In women’s history, we are continually digging up their achievements, which when first presented to the world, were presented by men, by the men who stole the credit for their achievements, because we all know that since the beginning of time, women have been the weaker sex which means weaker in both mind and body.
The patriarchy is still alive and well and storm trooping throughout our history texts.
But this is changing. And we are very happy to present the story of Cecilia Payne, astrophysicist.
Cecilia was born in Buckinghamshire, England. At the age of four, her father, “a London barrister, historian and musician who had been an Oxford fellow,” [Ref] died, and she and her two siblings were raised by her mother alone.
As did most families in those days, her mother focused on her brother’s education, and moved the family to London in order to do so. Cecilia’s teachers thought she’d be a musician one day, but she was aiming higher. She wanted to go to Cambridge. Her mother refused to spend good money on her education, so Cecilia won a scholarship.

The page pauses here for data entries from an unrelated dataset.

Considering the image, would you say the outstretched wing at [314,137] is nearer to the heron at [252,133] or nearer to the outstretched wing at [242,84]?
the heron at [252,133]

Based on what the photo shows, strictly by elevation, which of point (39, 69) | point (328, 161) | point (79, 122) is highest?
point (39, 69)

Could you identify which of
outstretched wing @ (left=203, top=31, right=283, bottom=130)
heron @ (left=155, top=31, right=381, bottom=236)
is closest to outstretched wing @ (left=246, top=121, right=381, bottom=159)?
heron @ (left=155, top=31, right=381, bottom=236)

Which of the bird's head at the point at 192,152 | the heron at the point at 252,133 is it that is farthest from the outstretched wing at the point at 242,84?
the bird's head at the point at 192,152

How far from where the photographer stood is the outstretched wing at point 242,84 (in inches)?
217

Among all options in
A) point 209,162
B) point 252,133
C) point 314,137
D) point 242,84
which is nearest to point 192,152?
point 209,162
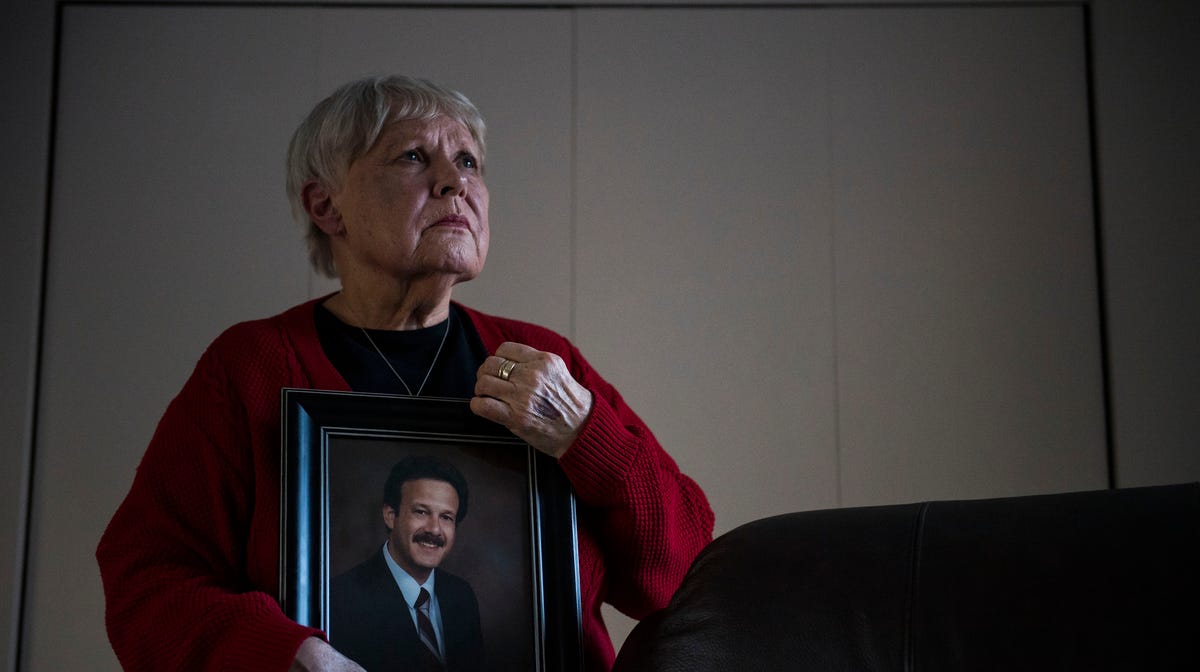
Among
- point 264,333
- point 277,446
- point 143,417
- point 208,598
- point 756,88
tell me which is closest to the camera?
point 208,598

There she initially studied botany, physics, and chemistry, but she dropped the botany after a year at Cambridge. What truly grabbed her and buffeted her around was a lecture she attended by Arthur Eddington about his 1919 expedition to the West Coast of Africa where he observed and photographed the stars near a solar eclipse to test Einstein’s theories.
“The result was a complete transformation of my world picture. […] My world had been so shaken that I experienced something very like a nervous breakdown.”
Cambridge didn’t grant degrees to women until 1948, so Payne quickly realized that her future was not to be in England and she started looking for grants that would help her finish her education in the US.
Harlow Shapley, the Director of the Harvard College Observatory took a liking to her and persuaded her to write a doctoral dissertation, thus becoming the first person (not just first woman) to earn a PhD from Radcliffe College of Harvard University.
It was her dissertation that concluded that hydrogen was the most abundant element in the Universe, which went against the prevailing theories of the patriarchy. Astronomer Otto Struve described her work as “the most brilliant PhD thesis ever written in astronomy.” [Ref]
It was one of her detractors, astronomer Henry Norris Russell who, in 1929 briefly mentioned Payne’s work when publishing his findings, and he was credited with the conclusion she had reached.
Today, we know the composition of the universe and all about variable stars because of Payne’s work. She was the first woman to earn a full professorship at Harvard, shattering the glass ceiling and inspiring generations of woman to study science and astronomy.